*About this exercise*
Reproduce, without any changes, the following text on debugging conflicting Helm resource names.

*Text shown*
After that, I started to think, do we really have any “dirty” resource being conflicted? It seems not. But checking out successful applied releases makes me have some new discoveries. The release actually deployed 2 deployment and services that have similar names:
==> v1/Deployment
NAME READY UP-TO-DATE AVAILABLE AGE
retail-api-bugfix-hook-deploy-mysql-connec 0/1 1 0 5s
==> v1beta1/Deployment
NAME READY UP-TO-DATE AVAILABLE AGE
retail-api-bugfix-hook-deploy-mysql-connect 0/1 1 0 5s
==> v1/Service
NAME TYPE CLUSTER-IP EXTERNAL-IP PORT(S) AGE
retail-api-bugfix-hook-deploy-mysql-connect ClusterIP 10.100.57.38 <none> 3306/TCP 6s
retail-api-bugfix-hook-deploy-mysql-connec ClusterIP 10.100.192.93 <none> 80/TCP 6s
That is very confusing. Did I just catch a bug in Helm?
Obviously, not. Suddenly, I saw an abnormal value of the service:
$ kubectl get service -n review-apps
NAME TYPE CLUSTER-IP EXTERNAL-IP PORT(S) AGE
retail-api-bugfix-hook-deploy-mysql-connect ClusterIP 10.100.57.38 <none> 3306/TCP 18h
Port 3306? That’s the service of mysql chart, not ours! Finally, I realized that is because the mysql.fullname
helper generates the same value of retail.fullname
does, due to the if
statement in the helper:
{{- $name := default .Chart.Name .Values.nameOverride -}}
{{- if contains $name .Release.Name -}}
{{- printf .Release.Name | trunc 63 | trimSuffix "-" -}}
The name of the mysql service and deployment will be exactly the release name if it contains mysql
, the chart name.
In the end, I haven’t been digging deeper for the reason why the developers of helm would like to do it that way. In fact, I don’t really like that kind of behavior, which does not “show up” in my daily ops. Even though I might read the codes someday, it could be easily forgotten.
However, this time of debugging notices me it’s worth to pay more attention while we are using helpers and building resource names, and be careful using some kind of “user-generated” value as a Helm release name.

*Data to examine*
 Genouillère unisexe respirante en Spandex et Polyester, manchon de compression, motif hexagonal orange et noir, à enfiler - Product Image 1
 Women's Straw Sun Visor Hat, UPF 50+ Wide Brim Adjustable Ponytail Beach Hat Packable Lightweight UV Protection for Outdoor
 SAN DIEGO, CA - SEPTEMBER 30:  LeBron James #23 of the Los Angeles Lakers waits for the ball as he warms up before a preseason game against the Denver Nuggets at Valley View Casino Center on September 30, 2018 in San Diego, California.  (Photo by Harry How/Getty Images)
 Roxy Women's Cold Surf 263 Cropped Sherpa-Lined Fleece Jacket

==

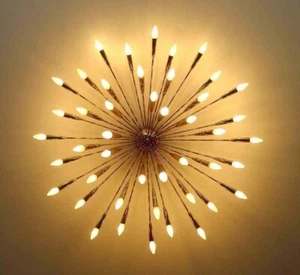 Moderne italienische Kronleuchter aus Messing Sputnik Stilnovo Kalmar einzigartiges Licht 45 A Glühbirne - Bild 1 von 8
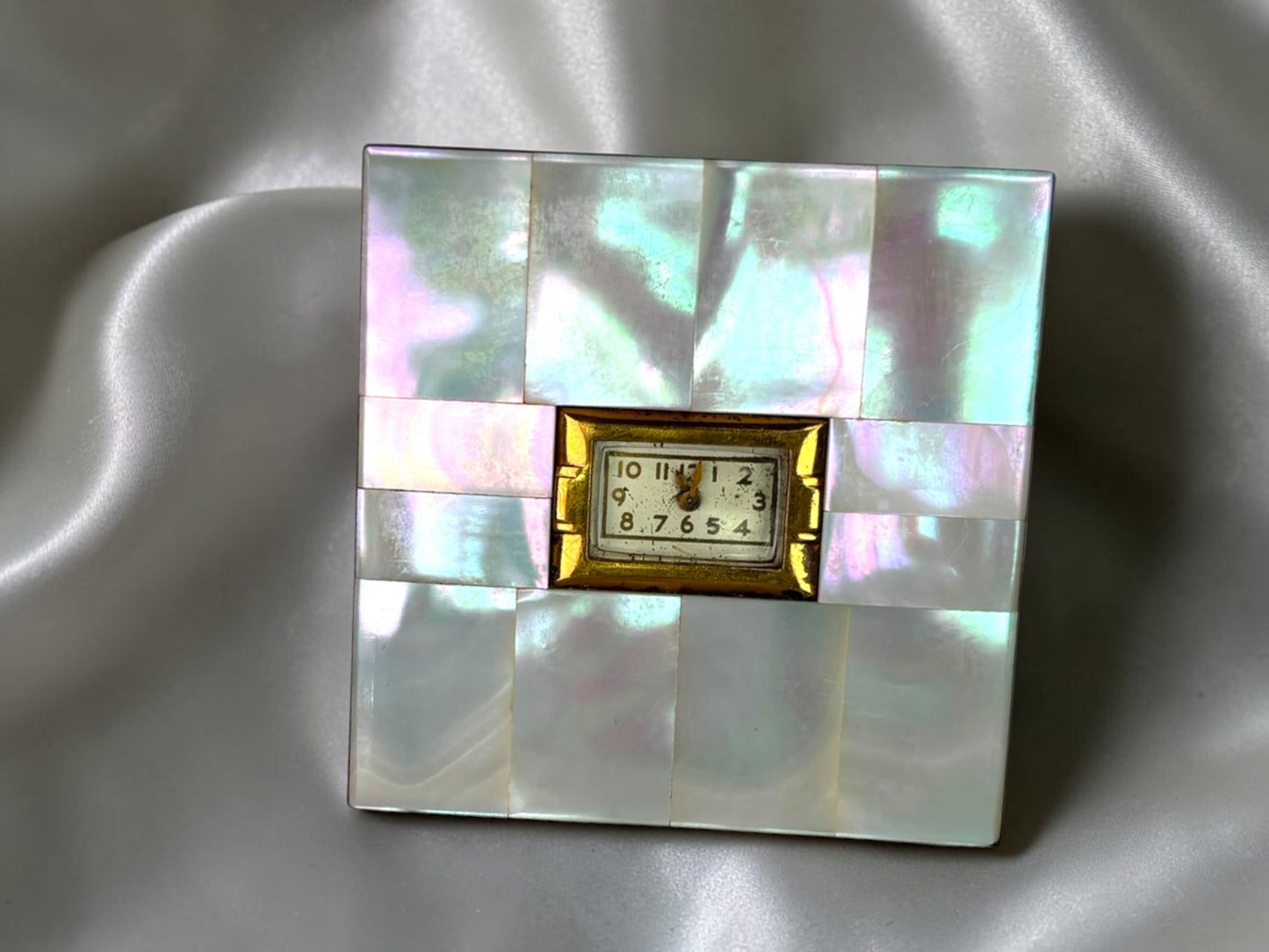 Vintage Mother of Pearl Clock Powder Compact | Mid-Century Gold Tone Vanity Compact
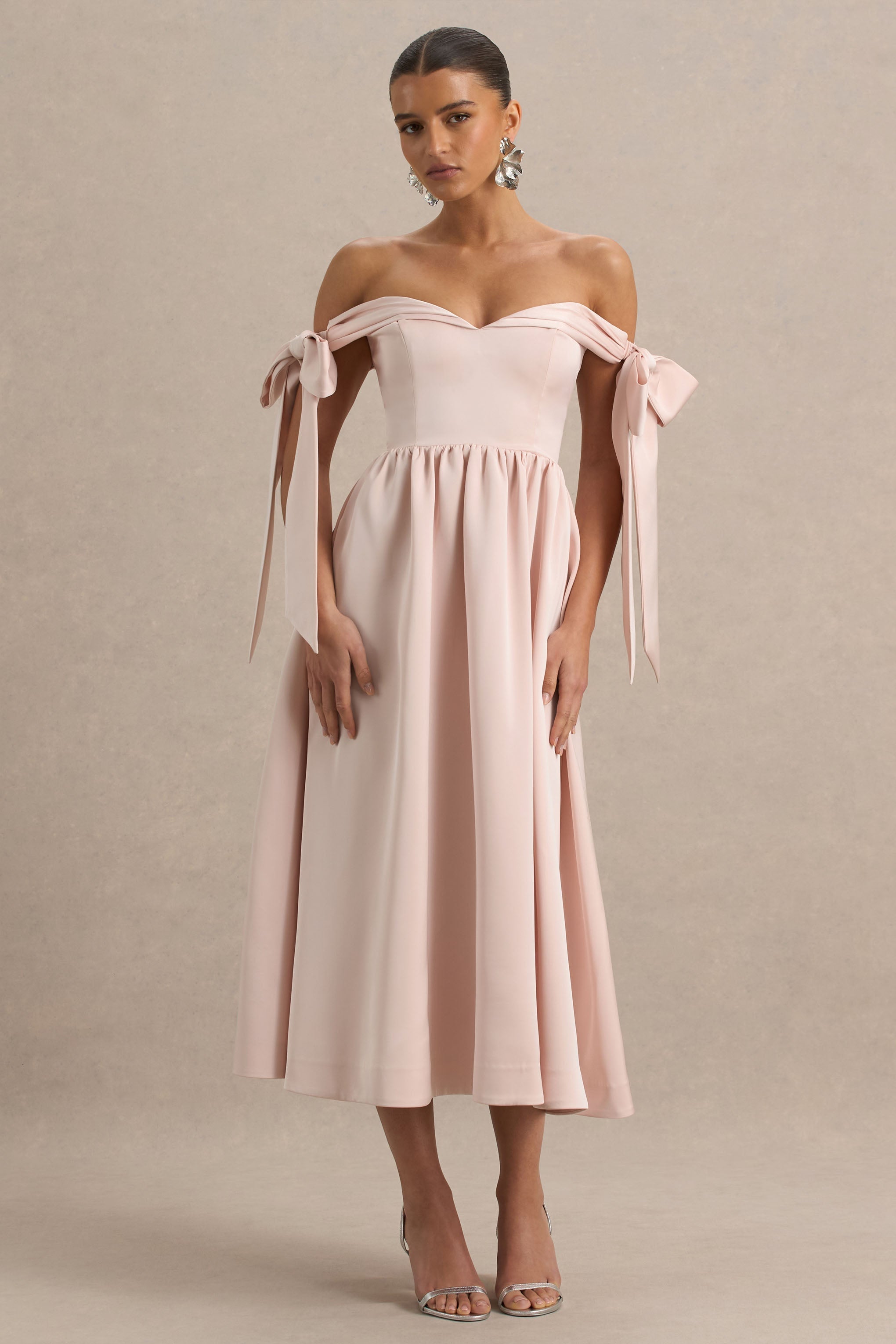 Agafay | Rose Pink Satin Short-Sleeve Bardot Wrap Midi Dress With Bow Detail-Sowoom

*Reply*
After that, I started to think, do we really have any “dirty” resource being conflicted? It seems not. But checking out successful applied releases makes me have some new discoveries. The release actually deployed 2 deployment and services that have similar names:
==> v1/Deployment
NAME READY UP-TO-DATE AVAILABLE AGE
retail-api-bugfix-hook-deploy-mysql-connec 0/1 1 0 5s
==> v1beta1/Deployment
NAME READY UP-TO-DATE AVAILABLE AGE
retail-api-bugfix-hook-deploy-mysql-connect 0/1 1 0 5s
==> v1/Service
NAME TYPE CLUSTER-IP EXTERNAL-IP PORT(S) AGE
retail-api-bugfix-hook-deploy-mysql-connect ClusterIP 10.100.57.38 <none> 3306/TCP 6s
retail-api-bugfix-hook-deploy-mysql-connec ClusterIP 10.100.192.93 <none> 80/TCP 6s
That is very confusing. Did I just catch a bug in Helm?
Obviously, not. Suddenly, I saw an abnormal value of the service:
$ kubectl get service -n review-apps
NAME TYPE CLUSTER-IP EXTERNAL-IP PORT(S) AGE
retail-api-bugfix-hook-deploy-mysql-connect ClusterIP 10.100.57.38 <none> 3306/TCP 18h
Port 3306? That’s the service of mysql chart, not ours! Finally, I realized that is because the mysql.fullname
helper generates the same value of retail.fullname
does, due to the if
statement in the helper:
{{- $name := default .Chart.Name .Values.nameOverride -}}
{{- if contains $name .Release.Name -}}
{{- printf .Release.Name | trunc 63 | trimSuffix "-" -}}
The name of the mysql service and deployment will be exactly the release name if it contains mysql
, the chart name.
In the end, I haven’t been digging deeper for the reason why the developers of helm would like to do it that way. In fact, I don’t really like that kind of behavior, which does not “show up” in my daily ops. Even though I might read the codes someday, it could be easily forgotten.
However, this time of debugging notices me it’s worth to pay more attention while we are using helpers and building resource names, and be careful using some kind of “user-generated” value as a Helm release name.